We Just Don’t Know


  Early Reporting Creates a Bias Toward Severe Cases

There is a thing called “ascertainment bias”:

  • When a mutation like SPAST p.Arg499His is newly recognized (2005-2010), only the most severe or unusual cases tend to get published.
  • These are:
    • Diagnosed by specialists in rare disorders
    • Often found through research-grade genetic testing (like whole-exome sequencing)
    • Selected because they stand out

🧠 So the early literature paints a bleaker picture than may actually be true for all people with the mutation, because mild or moderate cases are missed, undiagnosed, or considered “atypical.”  They aren’t published — or even identified — yet.  This is where a registry like the one created by the Spastic Paraplegia – Centers for Excellence Research Network provides so much value. (SP-CERN – The Spastic Paraplegia – Centers for Excellence Research Network)

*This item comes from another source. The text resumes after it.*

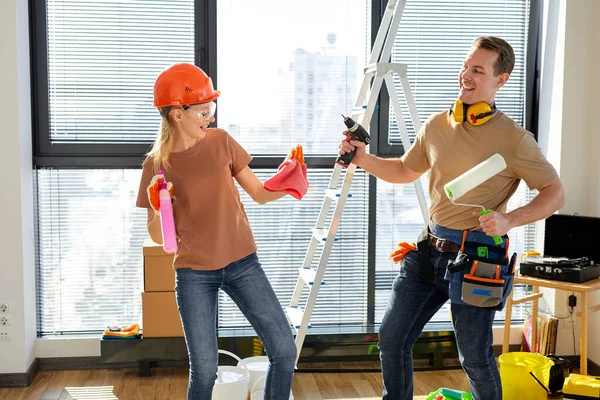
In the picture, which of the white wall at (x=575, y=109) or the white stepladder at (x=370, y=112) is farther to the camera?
the white wall at (x=575, y=109)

📉 The Impact on Prevalence

Because of that reported prevalence may actually underestimate the true number of people with the Arg499His mutation, especially milder or undiagnosed individuals.

  • Since genetic testing isn’t yet universal, many people with milder cases or overlapping symptoms (e.g. spasticity misdiagnosed as cerebral palsy or autism) may never be tested for SPAST mutations at all.

So paradoxically early in a mutation’s discovery, the prevalence looks artificially low, and the severity looks artificially high.


🔁 What Happens Over Time?

As awareness and testing expand:

  • More mild/moderate cases are found
  • Prevalence increases, sometimes significantly
  • The overall picture becomes less grim, because milder phenotypes are added to the mix

This happened with many genetic disorders:

  • BRCA1/2: once thought to cause only aggressive breast/ovarian cancer — now known to have variable expression
  • MECP2 (Rett syndrome): once thought fatal in infancy — now known to have adult survivors with milder forms

🎯 So the early data on Arg499His likely overrepresents severe cases and underrepresents milder or undiagnosed ones, which skews both perceived severity and prevalence.

That’s why:

  • Some kids are misdiagnosed with CP or nonspecific developmental delay
  • Others may have inherited mutations with reduced penetrance and go undiagnosed
  • Literature appears “bleaker” than the full natural history

Another reason why we have to gather together and share our experiences as more of us become diagnosed.